Inline validation is problematic

Live inline validation informs users whether what they type is valid as they type.

Theoritically it's easier to fix errors as they occur instead of waiting until submission.

But live inline validation is problematic for several reasons. Here I'll explain what they are and what to do instead.

1. It interrupts users too early and too often

For fields thats require a certain number of characters, the first keystroke will cause an error. This means users are interrupted immediately and frequently thereafter.

The first keystroke causes an error before the user had a chance to answer the question.

You could validate when the user has entered enough characters. But this means users would only get feedback after completing the field which is worthless.

2. It's too late to validate when the user leaves the field (on blur)

You could provide feedback when the user blurs the field but this is too late—the user is now focused on answering the next question. This then draws users away from the current task.

Leaving the field causes errors to show prematurely.

Some users switch windows to use a password manager. This triggers the blur event causing the validation routine to prematurely run before the user finishes answering the question.

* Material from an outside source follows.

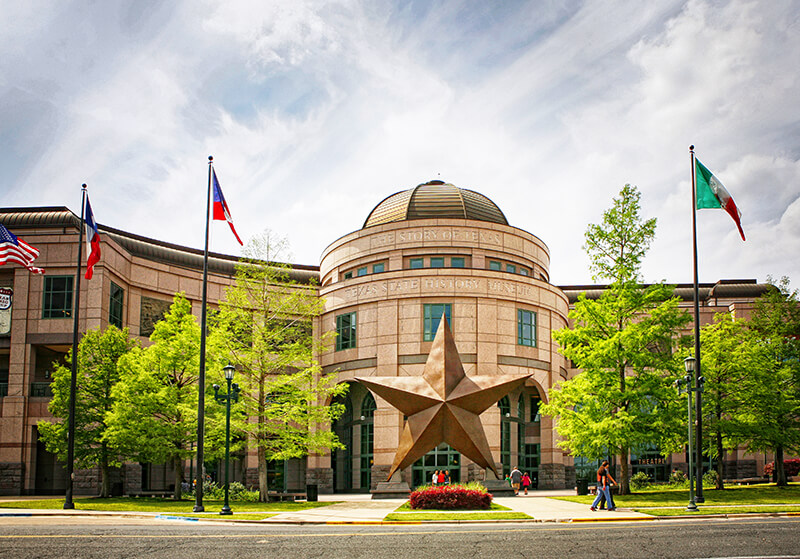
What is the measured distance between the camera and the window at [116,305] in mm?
43781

Tabbing to the next field causes an error in the first field. When the user tabs back to the first field the second field will have an error. Painful.

3. It causes the page to jump

As fields switch between valid and invalid states, errors will appear and disappear. This results in the page jumping which can be disorientating and cause mistakes.

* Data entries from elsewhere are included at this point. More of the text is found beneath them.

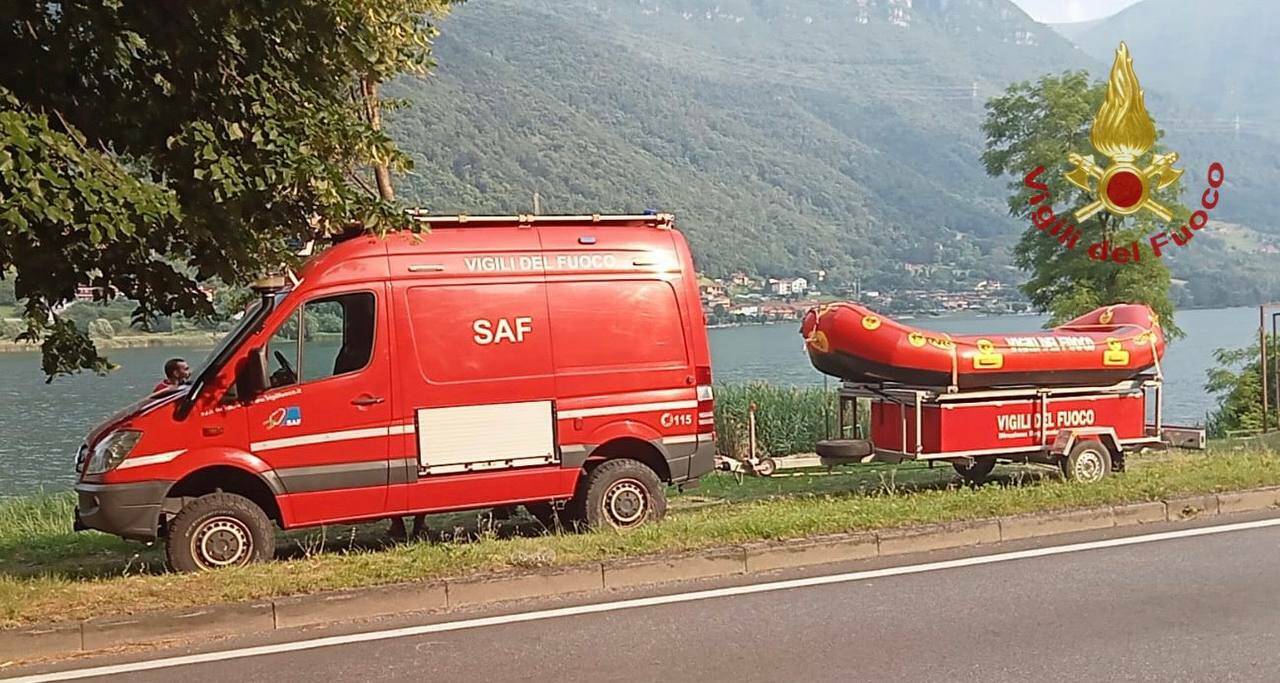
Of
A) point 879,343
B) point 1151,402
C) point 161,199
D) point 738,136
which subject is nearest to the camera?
point 161,199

The page jumps as the field switches between invalid and valid.

Errors should be hidden as the user starts to fix an invalid field. But this causes an additional page jump.

4. It cannot be applied consistently

Fields that are made up of multiple inputs need to be validated as a whole.

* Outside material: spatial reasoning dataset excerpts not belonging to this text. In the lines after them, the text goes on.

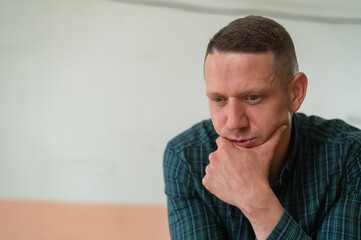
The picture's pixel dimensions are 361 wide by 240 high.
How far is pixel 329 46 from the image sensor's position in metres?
2.43

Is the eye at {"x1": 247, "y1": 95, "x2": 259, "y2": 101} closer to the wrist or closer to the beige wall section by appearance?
the wrist

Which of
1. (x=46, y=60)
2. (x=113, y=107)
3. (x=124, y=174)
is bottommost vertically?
(x=124, y=174)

A group of checkboxes might need at least one to be selected to be valid. But is it an error when the user tabs over one to get to the one they want to select?

You can't validate a group of checkboxes in the same way.

Or for a date input what if the user enters a valid day and tabs to the month box. Should the field be marked as invalid?

You could validate the field when the year box is blurred. But what if the user focuses the day box, leaves it empty and tabs to the month box—shouldn't that be an error?

Design that relies on users doing something in a particular way is fragile and should be avoided.

You could validate grouped fields on submit. But this is inconsistent and can confuse people who now expect errors to show as they answer questions.

5. Some questions must be validated on the server on submission

Some questions must be validated on the server like checking login credentials. Having some things validated as the user types and some things on submit creates additional inconsistency.

6. False positives create an untrustworthy experience

Some implementations show users a green tick for a valid answer. This can provide a sense of progression and stop users needing to check their answers later.

But inline validation only checks the format which means that a correctly formatted field may still be invalid once the its submitted. This is confusing, unpleasant and untrustworthy as Luke Wroblewski's research shows:

‘Participants knew we had no way to know their correct name, so they knew that the green check mark didn’t mean “correct.” But they weren’t sure and that was the problem.’

7. It's difficult to handle pre-populated fields

Pre-populated fields cause trouble. Should we display them in the success state? If they appear to have been validated already, should we then hide the success message until they have left the field again?

8. It can't be applied consistently

Some questions can be validated as the user types like typing a letter in a numerical input. But other types of questions can't be validated like this. This creates additional inconsistency.

9. Some people might not notice the feedback

Some people don't look at the screen as they type. So there's a chance the user won't notice the error.

10. It forces users to switch contexts

Inline validation causes users to frequently switch between two modes: answering questions and fixing mistakes. This is a cognitive burden on the user.

11. Problems for screen reader users

Some screen reader users explore the fields in a form before they fill it to let them get a feel for what's coming. This could cause errors in all of the fields before the user has had a chance to answer the questions.

Summary

Inline validation causes many problems and forces users to switch modes repeatedly.

To avoid users seeing lots of errors:

  • remove unnecessary fields
  • ensure fields are well-understood with clear guidance
  • use one thing per page

And in any case, designing the perfect inline validation experience is nigh on impossible. Any potential benefit is outweighed by the problems it introduces.